- _Фрагмент страницы_:
Д. О.: В жанре романа я действительно такого таланта не вижу, к сожалению. Правда, есть другие таланты: роман – очень сложный жанр. Вспоминаю свои редакторские ощущения по этому поводу – конечно, это очень сложно. Это сложный тип таланта, который очень тяжело извлекается, потому что ты должен быть одновременно и человеком, очень чутким к слову, литературному образу, но в то же время ты должен быть человеком, умеющим правильно выстраивать жизнь и людей вокруг себя. Правильно сориентироваться – это не каждый талантливый человек может, иной растеряется.

Вот Евгений Водолазкин – «Лавр»-то очень хороший роман. В нем он делает другую вещь совершенно, но, на мой взгляд, тоже очень ценную: он написал современный роман из жизни русского средневековья, в котором очень адекватно, очень легко и естественно созданы переплетения современной жизни и современного языка со средневековым миром. Это очень сложно сейчас, сесть и поговорить о далеком времени, и тем более воспроизвести его, играя с речью, которая находится от нас дальше, чем более-менее понятный нам литературный язык. Ну то есть там, где существует язык, который к нам приближен (XIX век), мы в общем понимаем. А чем дальше, тем темнее, и мост перебросить ко времени, которое было до этого...

Р. Б.: У нас есть протопоп Аввакум – наш мост.

Д. О.: Нет, протопоп Аввакум, к сожалению, по большому счету не является мостом, потому что у него другая функция. Это у него странный маяк, который дает какой-то свет, но с ним не пообщаешься особо, он сам по себе. А в принципе очень сложно писать текст, который показал бы твою картину того, что было до современного русского литературного языка. И Водолазкин это сделал на свой манер, по-моему, очень здорово. Большая задача, может быть, не менее трудная в каком-то смысле, чем оживить какой-то современный тип, это тоже трудная задача. Так что... Не знаю, не всегда получается одно, иногда – другое.

Р. Б.: Вы очень стали консервативны…

Михаил Нестеров
Видение отроку Варфоломею (1889)
III
Часть третья.
Конец борьбы
Д. О.: Да, боролся раньше, теперь не борюсь.

Р. Б.: Почему?

Д. О.: Когда становишься старше, борьбы становится меньше.

Р. Б.: Это просто физиологически?

Д. О.: Да, вообще, когда человек физически как-то живет, то очень многие вещи приходят, а многие уходят совершенно неизбежным способом. Такая загадочная вещь, как любовь к природе – я не понимаю, как так получается, что когда ты становишься старше, ты начинаешь любить природу. Я сейчас выношу за скобки людей, которые всю жизнь любят её каким-то специальным образом – ходят в походы с детства или что-то еще... Изначально я человек совершенно городской. Но я заметил, что чем старше я становлюсь, тем ценнее для меня лес, высокий берег речной и многое другое.

- _Условия задания_:
**a)** Объясните в одном–трех предложениях, почему, по словам Д. О. в интервью о литературе, протопоп Аввакум не является мостом к далекому времени.
**b)** Продолжите интервью о литературе, начиная сразу после его последней реплики.

[Записи из набора данных]

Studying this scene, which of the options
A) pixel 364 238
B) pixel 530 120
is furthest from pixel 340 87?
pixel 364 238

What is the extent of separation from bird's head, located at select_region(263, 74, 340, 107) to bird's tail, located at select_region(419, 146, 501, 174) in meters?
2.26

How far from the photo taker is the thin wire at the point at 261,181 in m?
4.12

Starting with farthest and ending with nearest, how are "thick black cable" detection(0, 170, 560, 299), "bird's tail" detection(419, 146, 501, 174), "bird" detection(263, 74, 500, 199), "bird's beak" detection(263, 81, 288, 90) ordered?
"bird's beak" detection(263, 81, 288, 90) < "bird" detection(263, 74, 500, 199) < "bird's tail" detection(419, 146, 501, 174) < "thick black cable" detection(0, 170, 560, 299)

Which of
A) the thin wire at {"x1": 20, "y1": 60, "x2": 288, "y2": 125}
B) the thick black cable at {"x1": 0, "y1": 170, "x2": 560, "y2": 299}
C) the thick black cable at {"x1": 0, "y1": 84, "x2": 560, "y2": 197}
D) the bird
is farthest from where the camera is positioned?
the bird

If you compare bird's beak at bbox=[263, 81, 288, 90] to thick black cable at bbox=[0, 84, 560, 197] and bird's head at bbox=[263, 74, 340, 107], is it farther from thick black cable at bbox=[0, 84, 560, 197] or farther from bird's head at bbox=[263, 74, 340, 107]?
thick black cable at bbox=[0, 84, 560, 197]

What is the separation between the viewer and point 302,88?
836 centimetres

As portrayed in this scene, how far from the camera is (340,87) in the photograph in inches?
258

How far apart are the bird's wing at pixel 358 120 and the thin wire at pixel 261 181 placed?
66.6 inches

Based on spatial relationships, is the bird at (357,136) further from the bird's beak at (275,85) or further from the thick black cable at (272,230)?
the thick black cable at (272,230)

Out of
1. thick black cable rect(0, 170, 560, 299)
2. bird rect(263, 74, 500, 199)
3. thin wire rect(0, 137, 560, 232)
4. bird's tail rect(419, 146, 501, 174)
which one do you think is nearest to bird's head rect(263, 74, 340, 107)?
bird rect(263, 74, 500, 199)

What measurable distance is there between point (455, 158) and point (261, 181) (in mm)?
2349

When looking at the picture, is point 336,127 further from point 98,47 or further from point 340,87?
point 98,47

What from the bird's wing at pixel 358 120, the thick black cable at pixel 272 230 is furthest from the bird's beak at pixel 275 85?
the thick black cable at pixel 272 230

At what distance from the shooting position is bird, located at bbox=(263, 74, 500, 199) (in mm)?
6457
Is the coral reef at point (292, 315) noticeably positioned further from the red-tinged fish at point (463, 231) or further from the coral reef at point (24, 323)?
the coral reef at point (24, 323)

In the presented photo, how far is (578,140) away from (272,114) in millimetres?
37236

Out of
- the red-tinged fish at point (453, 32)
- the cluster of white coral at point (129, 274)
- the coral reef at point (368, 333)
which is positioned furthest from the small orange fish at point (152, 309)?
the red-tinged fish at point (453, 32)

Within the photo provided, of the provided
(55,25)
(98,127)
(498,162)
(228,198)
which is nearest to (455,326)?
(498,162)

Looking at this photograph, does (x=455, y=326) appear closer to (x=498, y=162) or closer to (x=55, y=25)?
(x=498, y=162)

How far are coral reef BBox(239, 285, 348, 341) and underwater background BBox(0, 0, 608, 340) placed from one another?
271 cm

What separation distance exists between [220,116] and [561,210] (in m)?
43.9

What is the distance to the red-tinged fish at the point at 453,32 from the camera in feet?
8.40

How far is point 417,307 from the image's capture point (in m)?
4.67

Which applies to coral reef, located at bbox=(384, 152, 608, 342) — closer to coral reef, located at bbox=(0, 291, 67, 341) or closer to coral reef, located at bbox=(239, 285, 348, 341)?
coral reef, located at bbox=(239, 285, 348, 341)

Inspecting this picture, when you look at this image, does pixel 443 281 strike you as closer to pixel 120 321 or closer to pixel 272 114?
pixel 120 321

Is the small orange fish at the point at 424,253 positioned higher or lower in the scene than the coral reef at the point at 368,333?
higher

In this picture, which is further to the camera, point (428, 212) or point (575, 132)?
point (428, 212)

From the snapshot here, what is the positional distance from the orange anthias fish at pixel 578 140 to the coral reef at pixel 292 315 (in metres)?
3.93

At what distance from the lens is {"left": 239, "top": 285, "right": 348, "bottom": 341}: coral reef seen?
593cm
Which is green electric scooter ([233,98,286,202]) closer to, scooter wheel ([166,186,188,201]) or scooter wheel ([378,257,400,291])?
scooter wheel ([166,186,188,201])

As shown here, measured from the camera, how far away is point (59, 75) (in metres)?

- _Ответы к заданиям_:
**a)** По словам Д. О., у протопопа Аввакума другая функция: это странный маяк, который дает какой-то свет, но с ним особо не пообщаешься, он сам по себе.

**b)**
Р. Б.: То есть, еще лет пять, и вы будете ставить палатку?

Д. О.: Ну, надеюсь, я всё-таки буду ставить не палатку, а какой-нибудь домик покрепче. Но понятно, что это как-то приходит. Это как вечная история с дачей – бабушки и дедушки там живут, родители туда ездят, а дети кривятся. В детстве они ездят послушно, а потом вырастают и уже не хотят, им совершенно непонятно, что там забыли родители, которые туда постоянно ездят. А потом они вырастают и сами начинают туда ездить, а когда становятся еще старше, начинают там жить, оставляя квартиру в городе детям или внукам.

Тут есть какой-то процесс – и, наверное, так и с другими вещами.

Р. Б.: И вы попали? То есть, это история про то, кто не был смолоду...

Д. О.: Поскольку я никогда не был прямолинейным леваком, то я, даст Бог, не буду и прямолинейным консерватором. То есть, мне всегда удавалось почувствовать и то, и это, и еще что-нибудь. Мне кажется, очень скучно, когда человек чувствует что-то одно.

Р. Б.: Борьба закончилась, все ушли на пенсию?

Д. О.: Мне кажется, сейчас вообще особой борьбы нет, мы живем сейчас в «длинном медленном времени…»

Я часто думаю о том, как странно меняется скорость времени. Время то быстрое, то медленное. Наше поколение застало эпоху медленного времени. Есть такой жанр у блогеров, пишет вот молодая политизированная девочка. «Боже, Боже, Боже, мои лучшие годы прошли при Путине! Какой кошмар! Моя юность, моя молодость, моя красота, мое счастье, цветы моей жизни - все изгадил мерзкий Путин», – пишет эта блогерша, например. И думаешь: «Дура!»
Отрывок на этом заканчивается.